### 依頼内容 1
災害時の防犯についての本文から、「災害時には、避難所でのプライ」から「かいされて悲劇を招きました。」までをそのまま書き写してください。
### 依頼内容 2
災害時の防犯についての本文によると、関東大震災の際に犯罪者・不審者扱いされたのはどのような人々ですか。

### 本文抜粋

───

災害時の防犯啓発・対策について

ここでは、災害時の防犯啓発・対策について、4つの項目にまとめました。
なお、以下の各項目をクリックすると、直接、その説明か所に飛ぶことができます。

【1】ポイント
【2】解説
【3】具体的な対策について
【4】相談機関の情報

【1.ポイント】

・犯罪が起こりにくい環境の整備とそのための体制、相談機関の情報提供が重要。


・女性と子どもにだけ自助努力を押し付けるような啓発にしない。みんなで(男性も含む)協力しあいながら防犯対策をしていくことがカギ!

・外国人や障害者の方などの差別・排除を生まないように注意しましょう!! 思い込みだけで不審者扱いすることがないように、あくまで人権の視点で!

・不安をむやみにあおり、相互不信を生むような啓発・報道にならないよう、犯罪防止の対策もセットで具体的に伝えることを心がけてください。

【2.解説】


災害時には、避難所でのプライバシーの確保が難しい集団生活、停電などにより照明や街灯の明かりが得られない、といった状況から防犯面のリスクが高まる場合があります(注1)。過去の災害における学術調査によって、その被害の実態の一部も明らかにされています(注2)。

しかし、女性や子どもたちが、防犯面の不安や対策の要望について声を上げたり、相談をすることが難しい状況に直面する傾向にもあります。なぜなら、避難所の運営関係者や地域の防災リーダーに女性が少ない、声をあげて避難所に居づらくなってしまっても他に暮らせる場所がない、携帯電話を紛失した、充電できない、相談先がわからない、相談を他人に聞かれる心配、といった状況が生じるからです。

女性や子どもなどに対して、自分自身で防犯面に気を付けるように、複数で行動するように、といったメッセージが出されるケースがありますが、個人で自分の身を守るには限界があります。また、どうしても一人で行動せざるを得ない場面もあるでしょう。そのため、犯罪が起こりにくい環境づくり(プライバシーの確保、男女別の更衣室・トイレ・入浴設備)や相談機関の情報の提供、被害を受けた人の相談支援体制づくりなどが重要となります。

一方で、関東大震災時の教訓を忘れてはいけません。朝鮮人や聴覚障害者、地方から上京していたひとなどが、犯罪者・不審者あつかいされて悲劇を招きました。

───

[空間推論の問題の記録]

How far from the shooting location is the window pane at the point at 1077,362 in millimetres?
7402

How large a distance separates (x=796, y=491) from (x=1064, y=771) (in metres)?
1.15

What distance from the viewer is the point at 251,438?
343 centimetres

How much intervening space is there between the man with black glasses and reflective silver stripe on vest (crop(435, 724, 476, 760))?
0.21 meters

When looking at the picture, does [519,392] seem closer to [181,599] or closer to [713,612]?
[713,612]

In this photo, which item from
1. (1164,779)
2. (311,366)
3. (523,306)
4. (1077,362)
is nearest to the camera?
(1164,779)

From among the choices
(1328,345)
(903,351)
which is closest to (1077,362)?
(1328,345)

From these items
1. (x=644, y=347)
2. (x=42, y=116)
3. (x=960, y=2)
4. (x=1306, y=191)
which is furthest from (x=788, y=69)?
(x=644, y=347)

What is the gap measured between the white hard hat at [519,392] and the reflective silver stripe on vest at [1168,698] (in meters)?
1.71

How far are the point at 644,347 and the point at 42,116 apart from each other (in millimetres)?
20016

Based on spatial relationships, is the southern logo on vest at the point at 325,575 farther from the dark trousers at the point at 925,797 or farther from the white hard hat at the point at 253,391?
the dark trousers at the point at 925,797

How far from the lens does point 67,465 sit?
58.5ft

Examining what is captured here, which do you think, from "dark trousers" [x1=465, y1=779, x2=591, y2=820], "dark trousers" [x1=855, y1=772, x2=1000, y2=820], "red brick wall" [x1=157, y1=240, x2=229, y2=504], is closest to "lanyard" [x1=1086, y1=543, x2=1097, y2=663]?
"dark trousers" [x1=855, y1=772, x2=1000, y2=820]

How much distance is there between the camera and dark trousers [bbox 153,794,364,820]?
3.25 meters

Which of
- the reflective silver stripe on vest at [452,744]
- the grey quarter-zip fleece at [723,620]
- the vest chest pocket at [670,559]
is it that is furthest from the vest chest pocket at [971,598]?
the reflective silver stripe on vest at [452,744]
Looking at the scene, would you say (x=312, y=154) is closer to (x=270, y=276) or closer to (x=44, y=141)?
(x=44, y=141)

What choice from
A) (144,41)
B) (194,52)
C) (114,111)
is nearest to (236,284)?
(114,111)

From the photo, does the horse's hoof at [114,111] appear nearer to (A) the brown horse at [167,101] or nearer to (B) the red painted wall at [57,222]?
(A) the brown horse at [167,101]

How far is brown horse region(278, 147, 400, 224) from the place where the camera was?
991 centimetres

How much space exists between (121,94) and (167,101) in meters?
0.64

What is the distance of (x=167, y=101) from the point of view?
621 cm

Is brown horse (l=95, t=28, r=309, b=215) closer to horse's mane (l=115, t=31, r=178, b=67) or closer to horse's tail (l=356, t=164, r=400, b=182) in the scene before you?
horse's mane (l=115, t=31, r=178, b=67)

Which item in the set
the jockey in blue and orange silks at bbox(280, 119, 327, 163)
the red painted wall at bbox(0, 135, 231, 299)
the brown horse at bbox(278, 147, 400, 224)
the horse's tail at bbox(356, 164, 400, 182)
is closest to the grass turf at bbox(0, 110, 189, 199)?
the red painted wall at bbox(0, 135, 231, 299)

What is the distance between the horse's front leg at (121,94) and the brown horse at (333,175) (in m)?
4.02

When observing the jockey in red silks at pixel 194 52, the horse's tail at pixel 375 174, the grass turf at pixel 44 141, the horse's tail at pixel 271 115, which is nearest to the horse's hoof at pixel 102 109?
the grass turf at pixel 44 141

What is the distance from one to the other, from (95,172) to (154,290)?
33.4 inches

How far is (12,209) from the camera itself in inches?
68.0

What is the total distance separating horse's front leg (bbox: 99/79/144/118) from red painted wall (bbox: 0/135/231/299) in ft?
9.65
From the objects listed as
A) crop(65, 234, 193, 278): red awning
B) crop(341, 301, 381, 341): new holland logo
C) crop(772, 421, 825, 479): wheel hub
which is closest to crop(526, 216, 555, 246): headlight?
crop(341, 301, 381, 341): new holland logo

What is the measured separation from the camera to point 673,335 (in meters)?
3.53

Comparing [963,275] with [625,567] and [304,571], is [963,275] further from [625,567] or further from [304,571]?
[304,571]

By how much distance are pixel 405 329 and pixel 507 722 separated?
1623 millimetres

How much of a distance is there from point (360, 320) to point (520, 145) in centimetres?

───

### 解答 1
災害時には、避難所でのプライバシーの確保が難しい集団生活、停電などにより照明や街灯の明かりが得られない、といった状況から防犯面のリスクが高まる場合があります(注1)。過去の災害における学術調査によって、その被害の実態の一部も明らかにされています(注2)。

しかし、女性や子どもたちが、防犯面の不安や対策の要望について声を上げたり、相談をすることが難しい状況に直面する傾向にもあります。なぜなら、避難所の運営関係者や地域の防災リーダーに女性が少ない、声をあげて避難所に居づらくなってしまっても他に暮らせる場所がない、携帯電話を紛失した、充電できない、相談先がわからない、相談を他人に聞かれる心配、といった状況が生じるからです。

女性や子どもなどに対して、自分自身で防犯面に気を付けるように、複数で行動するように、といったメッセージが出されるケースがありますが、個人で自分の身を守るには限界があります。また、どうしても一人で行動せざるを得ない場面もあるでしょう。そのため、犯罪が起こりにくい環境づくり(プライバシーの確保、男女別の更衣室・トイレ・入浴設備)や相談機関の情報の提供、被害を受けた人の相談支援体制づくりなどが重要となります。

一方で、関東大震災時の教訓を忘れてはいけません。朝鮮人や聴覚障害者、地方から上京していたひとなどが、犯罪者・不審者あつかいされて悲劇を招きました。

### 解答 2
朝鮮人や聴覚障害者、地方から上京していたひとなどです。